で、どうだったかというと、これまでのカテドラルの音楽を総括したような(って、初期4枚くらいしか聴いていない私が言うのもなんだが)、いかにも最期らしいよくできた作品ではあるとは思うが、「無難な作品」ってところ。

1stの曲調を意識しているのはなんとなくわかるが、やはり『IN MEMORIAM』、『この森の静寂の中で』で打ち出したあの鬱屈したドゥーミーな世界観には残念ながら及んではいない。まぁ今のカテドラルにあの頃の音を求めること自体ヤボであったかと。
てか、リー・ドリアンはもう、納骨堂から聞こえてきそうな、オバケじみた呻き声ともいえるあのヴォーカリゼーションは再現できないのかな?




まぁ2nd以降の作品は、「それ“モビー・ディック”のフレーズまんまパクってるだけやんけ!!」ってつっこみたくなるような単なる70年代ごっこ的ニュアンスのものが目立つようになってきて、ストーナーロックとしてはその姿勢は間違ってはいないけれど、ドゥームメタルとしては軟い以外のなにものでもなくなって、人間椅子や、後に聴いたCELTIC FROSTの作品などの方がよっぽどドゥーミーなサウンドを確立していたと思われる。

ただ、スピードを極端にまで押し殺した、メタルファンですら首をかしげるような、およそ健全な精神の持ち主が聴く音楽ではない“ドゥームメタル”なるものを、メインストリートに押し上げたカテドラルの功績はデカいといえる。
私とて2nd『ETERNAL MIRROR』のとっつきやすさがキッカケでカテドラルにハマった口だ。
ブラック・サバスのフォロワーというだけにとどまらず、70年代ハード・ロックやプログレッシヴ・ロックへの飽くなき憧憬のもと、どんどんドゥームメタルの可能性を広げていったその意欲には敬意を払いたい。
本作でも、大々的にキーボードやメロトロンがフィーチャーされた“監視眼”などは、ドゥーミーなポテンシャルを維持しつつ、完全なるプログレ志向に根差した大作に仕上がっている。

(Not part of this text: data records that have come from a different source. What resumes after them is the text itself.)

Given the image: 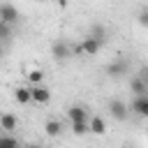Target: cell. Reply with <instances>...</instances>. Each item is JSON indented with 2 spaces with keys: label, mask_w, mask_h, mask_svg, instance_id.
I'll return each instance as SVG.
<instances>
[{
  "label": "cell",
  "mask_w": 148,
  "mask_h": 148,
  "mask_svg": "<svg viewBox=\"0 0 148 148\" xmlns=\"http://www.w3.org/2000/svg\"><path fill=\"white\" fill-rule=\"evenodd\" d=\"M0 21L2 23H7V25H12V23H16L18 21V9L14 7V5H0Z\"/></svg>",
  "instance_id": "1"
},
{
  "label": "cell",
  "mask_w": 148,
  "mask_h": 148,
  "mask_svg": "<svg viewBox=\"0 0 148 148\" xmlns=\"http://www.w3.org/2000/svg\"><path fill=\"white\" fill-rule=\"evenodd\" d=\"M51 53H53V58H56V60H67V58L72 56V46H69L67 42H53Z\"/></svg>",
  "instance_id": "2"
},
{
  "label": "cell",
  "mask_w": 148,
  "mask_h": 148,
  "mask_svg": "<svg viewBox=\"0 0 148 148\" xmlns=\"http://www.w3.org/2000/svg\"><path fill=\"white\" fill-rule=\"evenodd\" d=\"M109 111H111V116L116 120H125L127 118V104L120 102V99H111L109 102Z\"/></svg>",
  "instance_id": "3"
},
{
  "label": "cell",
  "mask_w": 148,
  "mask_h": 148,
  "mask_svg": "<svg viewBox=\"0 0 148 148\" xmlns=\"http://www.w3.org/2000/svg\"><path fill=\"white\" fill-rule=\"evenodd\" d=\"M30 92H32V102H37V104H46L51 99V90L44 86H32Z\"/></svg>",
  "instance_id": "4"
},
{
  "label": "cell",
  "mask_w": 148,
  "mask_h": 148,
  "mask_svg": "<svg viewBox=\"0 0 148 148\" xmlns=\"http://www.w3.org/2000/svg\"><path fill=\"white\" fill-rule=\"evenodd\" d=\"M132 111L141 118H148V95H141V97H134L132 102Z\"/></svg>",
  "instance_id": "5"
},
{
  "label": "cell",
  "mask_w": 148,
  "mask_h": 148,
  "mask_svg": "<svg viewBox=\"0 0 148 148\" xmlns=\"http://www.w3.org/2000/svg\"><path fill=\"white\" fill-rule=\"evenodd\" d=\"M130 88H132V92H134L136 97L148 95V81H146V76H134L132 83H130Z\"/></svg>",
  "instance_id": "6"
},
{
  "label": "cell",
  "mask_w": 148,
  "mask_h": 148,
  "mask_svg": "<svg viewBox=\"0 0 148 148\" xmlns=\"http://www.w3.org/2000/svg\"><path fill=\"white\" fill-rule=\"evenodd\" d=\"M127 62L125 60H116V62H111L109 67H106V74L109 76H113V79H118V76H123V74H127Z\"/></svg>",
  "instance_id": "7"
},
{
  "label": "cell",
  "mask_w": 148,
  "mask_h": 148,
  "mask_svg": "<svg viewBox=\"0 0 148 148\" xmlns=\"http://www.w3.org/2000/svg\"><path fill=\"white\" fill-rule=\"evenodd\" d=\"M67 116H69L72 123H88V113H86L83 106H69Z\"/></svg>",
  "instance_id": "8"
},
{
  "label": "cell",
  "mask_w": 148,
  "mask_h": 148,
  "mask_svg": "<svg viewBox=\"0 0 148 148\" xmlns=\"http://www.w3.org/2000/svg\"><path fill=\"white\" fill-rule=\"evenodd\" d=\"M14 99H16L18 104H28V102H32V92H30V88L18 86V88L14 90Z\"/></svg>",
  "instance_id": "9"
},
{
  "label": "cell",
  "mask_w": 148,
  "mask_h": 148,
  "mask_svg": "<svg viewBox=\"0 0 148 148\" xmlns=\"http://www.w3.org/2000/svg\"><path fill=\"white\" fill-rule=\"evenodd\" d=\"M88 127H90L92 134H104V132H106V125H104V120H102L99 116H92V118L88 120Z\"/></svg>",
  "instance_id": "10"
},
{
  "label": "cell",
  "mask_w": 148,
  "mask_h": 148,
  "mask_svg": "<svg viewBox=\"0 0 148 148\" xmlns=\"http://www.w3.org/2000/svg\"><path fill=\"white\" fill-rule=\"evenodd\" d=\"M16 116H12V113H2L0 116V127L2 130H7V132H12V130H16Z\"/></svg>",
  "instance_id": "11"
},
{
  "label": "cell",
  "mask_w": 148,
  "mask_h": 148,
  "mask_svg": "<svg viewBox=\"0 0 148 148\" xmlns=\"http://www.w3.org/2000/svg\"><path fill=\"white\" fill-rule=\"evenodd\" d=\"M44 132H46L49 136H58V134L62 132V125H60L58 120H46V125H44Z\"/></svg>",
  "instance_id": "12"
},
{
  "label": "cell",
  "mask_w": 148,
  "mask_h": 148,
  "mask_svg": "<svg viewBox=\"0 0 148 148\" xmlns=\"http://www.w3.org/2000/svg\"><path fill=\"white\" fill-rule=\"evenodd\" d=\"M104 35H106V32H104V28H102L99 23H92V28H90V37H92V39H97V42L102 44V42H104Z\"/></svg>",
  "instance_id": "13"
},
{
  "label": "cell",
  "mask_w": 148,
  "mask_h": 148,
  "mask_svg": "<svg viewBox=\"0 0 148 148\" xmlns=\"http://www.w3.org/2000/svg\"><path fill=\"white\" fill-rule=\"evenodd\" d=\"M42 79H44V72H42V69H30V72H28V81H30L32 86H39Z\"/></svg>",
  "instance_id": "14"
},
{
  "label": "cell",
  "mask_w": 148,
  "mask_h": 148,
  "mask_svg": "<svg viewBox=\"0 0 148 148\" xmlns=\"http://www.w3.org/2000/svg\"><path fill=\"white\" fill-rule=\"evenodd\" d=\"M72 132L76 136H83V134L90 132V127H88V123H72Z\"/></svg>",
  "instance_id": "15"
},
{
  "label": "cell",
  "mask_w": 148,
  "mask_h": 148,
  "mask_svg": "<svg viewBox=\"0 0 148 148\" xmlns=\"http://www.w3.org/2000/svg\"><path fill=\"white\" fill-rule=\"evenodd\" d=\"M0 148H18V141L14 136L5 134V136H0Z\"/></svg>",
  "instance_id": "16"
},
{
  "label": "cell",
  "mask_w": 148,
  "mask_h": 148,
  "mask_svg": "<svg viewBox=\"0 0 148 148\" xmlns=\"http://www.w3.org/2000/svg\"><path fill=\"white\" fill-rule=\"evenodd\" d=\"M139 23L143 28H148V5H141L139 7Z\"/></svg>",
  "instance_id": "17"
},
{
  "label": "cell",
  "mask_w": 148,
  "mask_h": 148,
  "mask_svg": "<svg viewBox=\"0 0 148 148\" xmlns=\"http://www.w3.org/2000/svg\"><path fill=\"white\" fill-rule=\"evenodd\" d=\"M9 35H12V28H9L7 23H2V21H0V39H7Z\"/></svg>",
  "instance_id": "18"
},
{
  "label": "cell",
  "mask_w": 148,
  "mask_h": 148,
  "mask_svg": "<svg viewBox=\"0 0 148 148\" xmlns=\"http://www.w3.org/2000/svg\"><path fill=\"white\" fill-rule=\"evenodd\" d=\"M28 148H42V146H28Z\"/></svg>",
  "instance_id": "19"
},
{
  "label": "cell",
  "mask_w": 148,
  "mask_h": 148,
  "mask_svg": "<svg viewBox=\"0 0 148 148\" xmlns=\"http://www.w3.org/2000/svg\"><path fill=\"white\" fill-rule=\"evenodd\" d=\"M146 81H148V69H146Z\"/></svg>",
  "instance_id": "20"
},
{
  "label": "cell",
  "mask_w": 148,
  "mask_h": 148,
  "mask_svg": "<svg viewBox=\"0 0 148 148\" xmlns=\"http://www.w3.org/2000/svg\"><path fill=\"white\" fill-rule=\"evenodd\" d=\"M0 56H2V46H0Z\"/></svg>",
  "instance_id": "21"
}]
</instances>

ジャケットはミニアルバム『SOUL SACRIFICE』のアートワークを意識したかと思われるが、正直『STATIC MAGIC』以来のショボさ加減である。
歌詞カードを広げると、カテドラル専属画家デイヴ・パチェット描くあの魑魅魍魎のアートワークが広がっていたのが救い。
中央のカリメロみたいなクリーチャーがカテドラル(大司教)ってことでOK?





初期の陶酔感はないが、非の打ちどころのない唯一無二の典型的カテドラルソング。
ギャリーの年季の入った粘着質なギターワークが秀逸。
これがカテドラル最後の映像となってしまうのか?



最期にR.I.P.といいたいが、およそ安らかに眠れそうな音楽ではない。